What Should We Make Of Bad TV?
Chris Cope, Life Files
"The beer's OK," I thought. "Not really worth the $3 extra I paid for it."

That's what I get for watching too much television.

I was drinking Firestone lager. The name probably sounds familiar to you. It either brings up images of exploding tires or that bloke from the reality TV show "The Bachelor."

He has his own beer.

Some rich fella with a tarnished family name and a fledgling brewery shows up on reality television to be chased around by women.

That's a bit convenient, don't you think: Several weeks of free advertising and good PR for your expensive beer and "really not that bad" family.

One would suspect that the man who will be chosen for the next season of "The Bachelor" will be related to Enron's Kenneth Lay.

Obviously I am getting old -- I'm complaining about the quality of television. But does it really have to be this bad?

The Marx Brothers (there's a pretty dated reference for you) once famously interrupted their vaudeville routine (vaudeville -- there's another dated reference, soon I'll be making witty allusions to the Boer Wars) to watch a cockroach crawl across the stage.

Yeah. Modern television is a lot like that.

This weekend I watched the finals of the "Are You Hot?" competition.

It made me wish my apartment had roaches. Unfortunately, a group from "Fear Factor" has already come through eaten all the insects in my apartment complex.

My brain hurt, and screamed for more input. I started to notice how dusty the top of my television is and that there is a little bump on the bottom of my foot that you can feel but not see. I started doing word problems in my head: "If I leave San Diego traveling at 75 mph, and my brother leaves Minneapolis traveling at 70 mph, where will we meet?"

The point of this show was to look at people.

And to say the word "hot."

At one point, the host said something to the effect of: "Let's take a look at our hot four 'Hot Or Not' contestants and their hot journey down the road of hotness to become the hottest person in Hot-merica."

I'm not lying -- the contestants were required to make a "declaration of hotness."

Their level of hoticity was judged by a hot-ocracy of class-D celebrities:

  • Bloke you've never heard of.
  • What's-her-name whom you had a poster of in high school until your mother made you take it down.
  • Bloke from that one TV show that was on the USA network.

    To make up for their excessive use of the word "hot," all involved kept their vocabulary limited to no more than 20 words.

    At one point, Bloke from that one TV show that was on the USA network made the mistake of (incorrectly) using the word "lackadaisical." It was met by a confused and frightened silence from the audience and contestants.
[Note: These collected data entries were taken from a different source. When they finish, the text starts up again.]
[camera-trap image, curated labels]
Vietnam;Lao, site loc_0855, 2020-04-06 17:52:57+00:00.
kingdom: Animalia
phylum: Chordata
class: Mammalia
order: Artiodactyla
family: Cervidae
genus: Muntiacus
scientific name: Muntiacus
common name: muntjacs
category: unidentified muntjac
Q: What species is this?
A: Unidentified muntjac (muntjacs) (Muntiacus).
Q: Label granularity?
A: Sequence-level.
    Then, the next day, I went out and bought a 6-pack of beer that cost $3 more than it should, because I saw the brewery's owner on television.

    In George Orwell's 1984, the lesser classes are kept complacent in part through the mind-numbing effects of crappy state-produced entertainment. Makes you wonder, doesn't it?

    Obviously that's not the case, however. Actual government-produced entertainment would be of a higher quality -- like "WWE Smackdown!"